De dreigende structurele tekorten, waarmee vrijwel alle regionale zenders te maken krijgen aan het eind van dit jaar, kent verschillende oorzaken. De belangrijkste is dat de toegekende subsidies minder stijgen dan de kosten. De vaste lasten nemen door stijgende lonen (omroep CAOs) en pensioenpremies met gemiddeld zon zes procent toe, terwijl de uitgekeerde subsidies de afgelopen jaren met gemiddeld nog geen drie procent zijn gestegen. Dat de tekorten door dit verschil snel kunnen oplopen, blijkt uit de meerjarenbegroting van de RTV Drenthe, die eind december vorig jaar werd ingediend en waarmee de omroep ongewild in het nieuws kwam. In 2007 zou het tekort bij ongewijzigd beleid bij deze omroep al zijn opgelopen tot ruim een half miljoen euro. Relatief veel op een jaarbudget van 6,5 miljoen euro. Dit structurele probleem waar alle regionale omroepen mee te maken krijgen, heeft overigens niks te maken met de financiële malaise waarin de twee Zuid Hollandse regionale zenders verkeren, zoals het Radio 1 Journaal aanvankelijk berichtte. Bij RTV West en RTV Rijnmond zijn de oorzaken toe te schrijven aan mismanagement in het verleden en een verhoudingsgewijs te groot personeelsbestand. Bij de Drentse omroep is dat niet het geval. Deze verhoudingsgewijs kleine omroep loopt in de pas met de andere (kleine) regionale zenders.

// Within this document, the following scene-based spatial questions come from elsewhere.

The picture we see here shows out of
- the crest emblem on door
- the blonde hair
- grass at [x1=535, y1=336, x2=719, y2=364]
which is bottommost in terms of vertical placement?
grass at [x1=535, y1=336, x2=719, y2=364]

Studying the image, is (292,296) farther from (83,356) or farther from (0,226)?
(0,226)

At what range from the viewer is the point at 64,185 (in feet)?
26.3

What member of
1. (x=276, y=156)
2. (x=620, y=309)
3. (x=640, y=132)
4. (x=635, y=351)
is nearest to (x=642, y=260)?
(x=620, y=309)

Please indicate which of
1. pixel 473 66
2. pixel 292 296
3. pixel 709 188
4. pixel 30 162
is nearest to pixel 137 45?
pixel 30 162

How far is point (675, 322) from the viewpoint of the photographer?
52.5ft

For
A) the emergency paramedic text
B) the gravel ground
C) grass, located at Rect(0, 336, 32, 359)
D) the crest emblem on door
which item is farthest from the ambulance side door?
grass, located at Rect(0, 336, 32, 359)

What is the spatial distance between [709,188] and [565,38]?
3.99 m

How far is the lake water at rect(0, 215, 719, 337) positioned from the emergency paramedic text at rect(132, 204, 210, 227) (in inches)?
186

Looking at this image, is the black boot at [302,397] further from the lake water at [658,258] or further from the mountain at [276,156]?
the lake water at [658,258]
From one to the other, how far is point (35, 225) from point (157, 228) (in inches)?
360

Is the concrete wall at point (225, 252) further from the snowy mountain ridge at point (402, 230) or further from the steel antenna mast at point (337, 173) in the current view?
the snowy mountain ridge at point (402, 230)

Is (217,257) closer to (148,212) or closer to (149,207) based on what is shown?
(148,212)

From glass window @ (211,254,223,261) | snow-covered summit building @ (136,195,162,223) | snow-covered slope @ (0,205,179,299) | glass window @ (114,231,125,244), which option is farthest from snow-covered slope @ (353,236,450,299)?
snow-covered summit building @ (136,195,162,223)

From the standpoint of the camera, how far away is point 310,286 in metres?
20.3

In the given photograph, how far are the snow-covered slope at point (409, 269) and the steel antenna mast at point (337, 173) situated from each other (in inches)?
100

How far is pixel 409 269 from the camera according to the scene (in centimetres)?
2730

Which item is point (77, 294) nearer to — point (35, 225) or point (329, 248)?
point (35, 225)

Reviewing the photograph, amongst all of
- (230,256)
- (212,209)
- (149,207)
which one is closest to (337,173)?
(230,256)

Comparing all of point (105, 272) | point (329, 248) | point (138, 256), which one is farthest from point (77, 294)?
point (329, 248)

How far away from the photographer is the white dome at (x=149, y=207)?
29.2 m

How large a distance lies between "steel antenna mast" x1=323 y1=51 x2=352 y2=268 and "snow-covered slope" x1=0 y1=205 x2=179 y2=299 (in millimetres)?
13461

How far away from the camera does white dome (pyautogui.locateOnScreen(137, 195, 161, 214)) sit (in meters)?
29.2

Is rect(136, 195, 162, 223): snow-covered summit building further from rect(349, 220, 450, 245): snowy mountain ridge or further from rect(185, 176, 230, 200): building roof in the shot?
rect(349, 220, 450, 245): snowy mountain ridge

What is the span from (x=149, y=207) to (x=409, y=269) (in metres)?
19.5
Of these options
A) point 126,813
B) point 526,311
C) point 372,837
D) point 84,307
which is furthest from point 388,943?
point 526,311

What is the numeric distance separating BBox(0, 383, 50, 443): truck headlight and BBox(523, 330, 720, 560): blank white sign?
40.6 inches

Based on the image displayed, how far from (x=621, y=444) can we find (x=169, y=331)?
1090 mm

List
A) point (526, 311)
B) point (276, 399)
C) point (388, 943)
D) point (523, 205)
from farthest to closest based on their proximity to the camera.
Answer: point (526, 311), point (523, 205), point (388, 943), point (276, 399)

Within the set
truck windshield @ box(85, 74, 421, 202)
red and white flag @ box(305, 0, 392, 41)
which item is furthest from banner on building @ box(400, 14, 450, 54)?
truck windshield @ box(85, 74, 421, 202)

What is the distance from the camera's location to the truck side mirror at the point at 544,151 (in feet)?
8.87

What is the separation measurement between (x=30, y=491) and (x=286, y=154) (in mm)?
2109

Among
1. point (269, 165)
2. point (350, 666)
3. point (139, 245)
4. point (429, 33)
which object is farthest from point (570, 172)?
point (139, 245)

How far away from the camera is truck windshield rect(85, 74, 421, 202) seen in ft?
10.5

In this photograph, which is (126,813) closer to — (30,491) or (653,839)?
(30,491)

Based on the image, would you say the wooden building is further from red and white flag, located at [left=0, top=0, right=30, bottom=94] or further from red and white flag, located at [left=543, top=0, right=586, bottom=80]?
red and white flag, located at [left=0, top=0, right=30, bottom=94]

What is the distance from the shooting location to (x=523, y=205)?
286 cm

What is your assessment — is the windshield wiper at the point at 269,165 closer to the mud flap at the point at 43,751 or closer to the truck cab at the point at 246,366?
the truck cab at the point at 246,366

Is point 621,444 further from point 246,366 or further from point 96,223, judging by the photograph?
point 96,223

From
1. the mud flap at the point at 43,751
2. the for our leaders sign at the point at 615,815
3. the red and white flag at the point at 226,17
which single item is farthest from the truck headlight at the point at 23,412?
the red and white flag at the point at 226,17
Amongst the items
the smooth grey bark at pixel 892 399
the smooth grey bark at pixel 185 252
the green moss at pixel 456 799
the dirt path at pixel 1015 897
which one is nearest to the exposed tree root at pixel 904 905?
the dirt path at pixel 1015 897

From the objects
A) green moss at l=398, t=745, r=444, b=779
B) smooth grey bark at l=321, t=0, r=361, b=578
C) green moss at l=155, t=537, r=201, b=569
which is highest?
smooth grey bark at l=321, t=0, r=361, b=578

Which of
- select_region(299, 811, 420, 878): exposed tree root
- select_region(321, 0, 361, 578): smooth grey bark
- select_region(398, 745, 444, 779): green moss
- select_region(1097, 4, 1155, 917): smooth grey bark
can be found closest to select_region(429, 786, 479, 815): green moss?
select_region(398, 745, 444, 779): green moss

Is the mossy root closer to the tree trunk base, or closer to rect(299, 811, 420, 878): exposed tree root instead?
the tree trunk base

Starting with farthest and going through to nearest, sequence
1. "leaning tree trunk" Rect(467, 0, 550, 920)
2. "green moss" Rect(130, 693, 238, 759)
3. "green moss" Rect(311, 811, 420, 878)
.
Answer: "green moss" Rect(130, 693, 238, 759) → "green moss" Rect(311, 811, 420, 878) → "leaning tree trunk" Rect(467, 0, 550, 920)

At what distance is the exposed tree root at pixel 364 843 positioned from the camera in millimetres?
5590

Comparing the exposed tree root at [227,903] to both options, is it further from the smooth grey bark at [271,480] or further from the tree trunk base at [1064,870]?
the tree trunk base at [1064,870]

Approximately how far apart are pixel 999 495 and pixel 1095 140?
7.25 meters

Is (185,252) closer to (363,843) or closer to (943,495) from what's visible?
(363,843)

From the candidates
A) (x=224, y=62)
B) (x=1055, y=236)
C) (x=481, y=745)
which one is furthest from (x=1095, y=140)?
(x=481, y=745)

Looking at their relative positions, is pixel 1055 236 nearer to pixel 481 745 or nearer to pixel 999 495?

De dreigende structurele tekorten worden ook veroorzaakt door verschillen in de indexeringspercentages, die de provincies op de jaarlijks uitgekeerde subsidies toepassen. Sinds de afschaffing van de omroepbijdrage in 2000 worden regionale omroepen voor een deel (60 procent) gefinancierd door de provincies en voor het andere deel (40 procent) rechtstreeks door het ministerie van OCW. Het rijk (het ministerie van financiën) stort jaarlijks een bedrag in het Provinciefonds, bestemd voor de regionale omroepen. Dat bedrag wordt jaarlijks door het ministerie geïndexeerd: dat was 8 procent in 2001 en is teruggelopen naar 2,35 procent dit jaar. Bij het uitkeren aan de omroepen passen de provincies echter lagere percentages toe. Dat is per provincie verschillend, maar de meeste provincies, waaronder Drenthe en Overijssel, passen op de uitgekeerde subsidies het indexpercentage toe waarmee ook de mediabegroting van het ministerie van OCW wordt geïndexeerd. Dat percentage is fors lager: in 2001 was dat 3,6 procent, in 2004 1,5 procent. RTV Oost is door dit verschil in indexering de afgelopen drie jaar 840 duizend euro misgelopen. Toen dit, medio november vorig jaar, bekend werd, verklaarde de betrokken gedeputeerde Kristen dat dit bedrag voor een deel gestoken was in de bestrijding van de MKZ-crisis. Wettelijk gezien staat het de provincie vrij om dat te doen. Maar bij velen schoot het in het verkeerde keelgat, want bij de (gedeeltelijke) overheveling van omroepgelden naar het Provinciefonds is indertijd met staatssecretaris Van der Ploeg afgesproken dat omroepgeld uit het Provinciefonds alléén voor de regionale omroepen gebruikt kan worden en nergens anders voor. RTV Oost ziet in deze handelswijze van de provincie een schending van deze afspraak.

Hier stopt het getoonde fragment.